[Source extract]
** Start **

Wednesday, December 30, 2009

Firefox for Debian Stable

It can be difficult labeling an article so that the contents are obvious.  In a way, this applies here, because whilst it is labeled "Firefox for Debian", it could also be labeled "Mozilla for Debian".  During the course of my research for this article, I found that Thunderbird, Sunbird and Seamonkey are equally covered, and so I have chosen to use Firefox as the example.


Debian Stable, Iceweasel and Updates

As many know, Debian have their own version of Firefox in their distribution, called "Iceweasel".  This is fine as far as it goes, however two things get in the way of practical implementation.  First, a number of websites baulk at this "strange" web browser, and also, once a flavour of Debian becomes "stable", no further version updates appear within a package, only security and bug fixes.  The interval between Debian Stable releases normally exceeds a year, and so by the time a new "Stable" release appears, web browsers and email clients can be significantly out of date.


Installation Methods

So, how can we install a fresh and proper Firefox (or Thunderbird / Sunbird / Seamonkey)?  There are several options:
  • Download the source from Mozilla and create an installable package using Checkinstall.  (there is a variation on this that I am investigating that looks very interesting indeed for many uses).
  • Download the binaries from Mozilla and manually install.
  • Use the Ubuntu repositories.
Whilst they each have their advantages, for the moment I want to look at a manual install.  It is easily understood, enables us to learn a lot about how the software is set up within the distribution and provides us with a lot of background information that is useful if we want to make our own installable Debian packages.


Plugin and Profile directories

Whilst it IS possible to use both Iceweasel and Firefox for the same user, it can definitely get messy, as they use the same profile directory - that is, the directory (hidden) in the user's home directory.  The profile directory contains user information, bookmarks, history and add-ons that the user has installed.  For both Firefox and Iceweasel, this directory is:

  .mozilla/firefox      (note: Seamonkey uses    .mozilla/seamonkey)

Now whilst Firefox has it's default plugin directory within the firefox package, Debian has several plugin directories for all Mozilla products where it installs the Debian supplied plugins.  For our purposes, though we really only need concern ourselves with

  /usr/lib/mozilla/plugins



Program Location

The easiest place to put Firefox is within your home directory:

   /home/username/local/firefox

If this is your chosen location, and this is the easiest, then the program is only available to you.

Another place that Debian leaves alone, is

  /opt

I had a brief flirtation with this as a place to put programs, however the traditional location has won out for a number of good reasons.

** End **

[Image-based spatial reasoning data]

** Start **

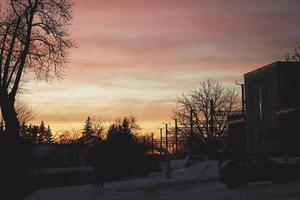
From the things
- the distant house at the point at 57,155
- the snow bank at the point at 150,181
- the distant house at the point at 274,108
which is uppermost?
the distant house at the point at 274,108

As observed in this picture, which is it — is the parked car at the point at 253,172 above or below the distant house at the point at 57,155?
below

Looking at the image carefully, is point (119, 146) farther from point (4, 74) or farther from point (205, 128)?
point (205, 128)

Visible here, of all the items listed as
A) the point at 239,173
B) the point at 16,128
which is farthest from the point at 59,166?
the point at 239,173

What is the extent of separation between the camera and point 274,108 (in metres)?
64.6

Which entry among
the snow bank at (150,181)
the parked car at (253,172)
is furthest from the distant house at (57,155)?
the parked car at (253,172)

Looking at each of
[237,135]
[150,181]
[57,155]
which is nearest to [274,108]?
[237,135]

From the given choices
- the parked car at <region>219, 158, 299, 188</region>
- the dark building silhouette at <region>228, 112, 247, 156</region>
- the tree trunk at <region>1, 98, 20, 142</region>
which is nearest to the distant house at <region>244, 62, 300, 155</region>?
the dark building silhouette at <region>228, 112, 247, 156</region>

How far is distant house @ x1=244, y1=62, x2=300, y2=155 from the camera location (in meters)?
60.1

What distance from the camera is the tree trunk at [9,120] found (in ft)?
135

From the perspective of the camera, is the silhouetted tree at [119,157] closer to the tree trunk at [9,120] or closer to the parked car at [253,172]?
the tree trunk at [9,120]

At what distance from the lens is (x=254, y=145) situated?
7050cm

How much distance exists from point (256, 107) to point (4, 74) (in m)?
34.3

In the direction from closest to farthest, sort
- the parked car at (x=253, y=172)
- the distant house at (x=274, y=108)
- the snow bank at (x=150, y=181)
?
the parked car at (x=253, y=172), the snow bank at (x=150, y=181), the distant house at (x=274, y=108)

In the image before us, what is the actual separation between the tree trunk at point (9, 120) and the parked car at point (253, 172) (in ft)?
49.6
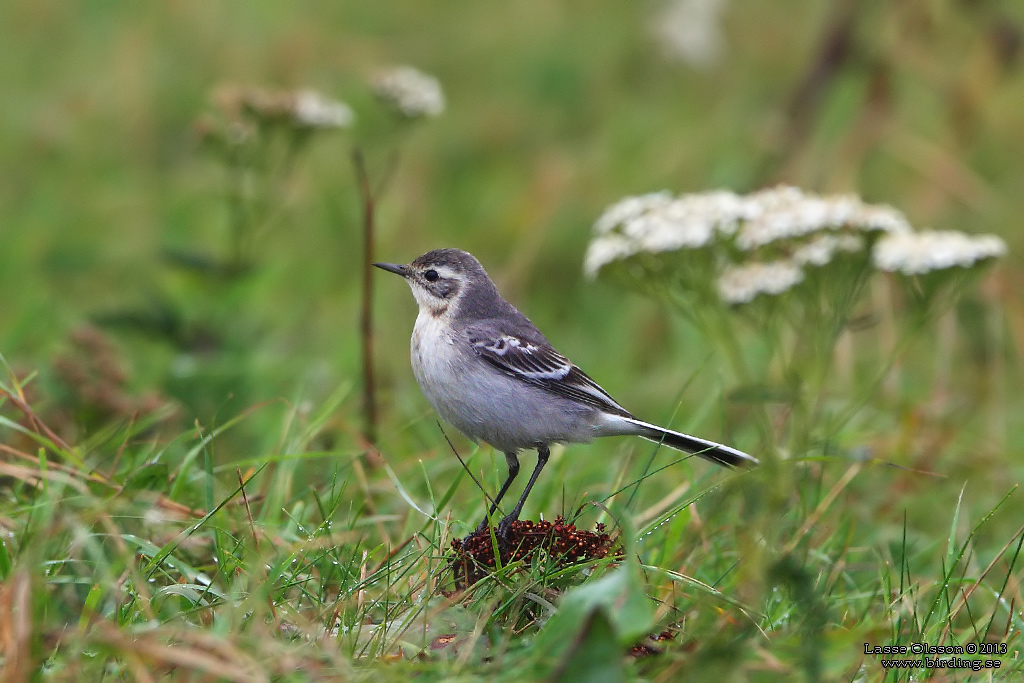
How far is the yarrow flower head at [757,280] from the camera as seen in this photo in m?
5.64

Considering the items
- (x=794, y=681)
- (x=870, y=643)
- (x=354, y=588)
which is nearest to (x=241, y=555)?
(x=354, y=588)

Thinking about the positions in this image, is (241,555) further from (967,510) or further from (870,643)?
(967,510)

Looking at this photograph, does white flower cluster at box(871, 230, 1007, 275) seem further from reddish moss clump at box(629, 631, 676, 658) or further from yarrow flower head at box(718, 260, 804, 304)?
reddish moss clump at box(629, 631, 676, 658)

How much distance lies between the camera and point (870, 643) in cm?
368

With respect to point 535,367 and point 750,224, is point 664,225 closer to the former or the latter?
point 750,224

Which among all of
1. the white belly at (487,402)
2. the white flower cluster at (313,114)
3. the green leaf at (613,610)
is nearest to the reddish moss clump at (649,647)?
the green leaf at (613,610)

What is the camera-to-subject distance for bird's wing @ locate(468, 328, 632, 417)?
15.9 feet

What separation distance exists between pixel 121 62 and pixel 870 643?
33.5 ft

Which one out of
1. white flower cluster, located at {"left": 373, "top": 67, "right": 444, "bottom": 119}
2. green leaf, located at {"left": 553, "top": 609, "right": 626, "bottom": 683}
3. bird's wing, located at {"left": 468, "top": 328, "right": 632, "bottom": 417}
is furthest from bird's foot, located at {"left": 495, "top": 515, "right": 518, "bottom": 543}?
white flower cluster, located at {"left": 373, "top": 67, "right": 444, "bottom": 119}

** End **

[Directions]
a) Using the Firefox for Debian post, decide whether each statement agrees with it: (i) the interval between Debian Stable releases is normally longer than a year; (ii) Iceweasel and Firefox use different profile directories; (iii) a Firefox copy placed in /home/username/local/firefox is available to every user on the system. For each one, give yes or no and quote the words of the post that settle it.
b) Retype the passage of the Firefox for Debian post from "Whilst they each" to "installable Debian packages.".

[Answers]
a)
(i) Yes: "The interval between Debian Stable releases normally exceeds a year"
(ii) No: "as they use the same profile directory"
(iii) No: "then the program is only available to you."

b)
Whilst they each have their advantages, for the moment I want to look at a manual install.  It is easily understood, enables us to learn a lot about how the software is set up within the distribution and provides us with a lot of background information that is useful if we want to make our own installable Debian packages.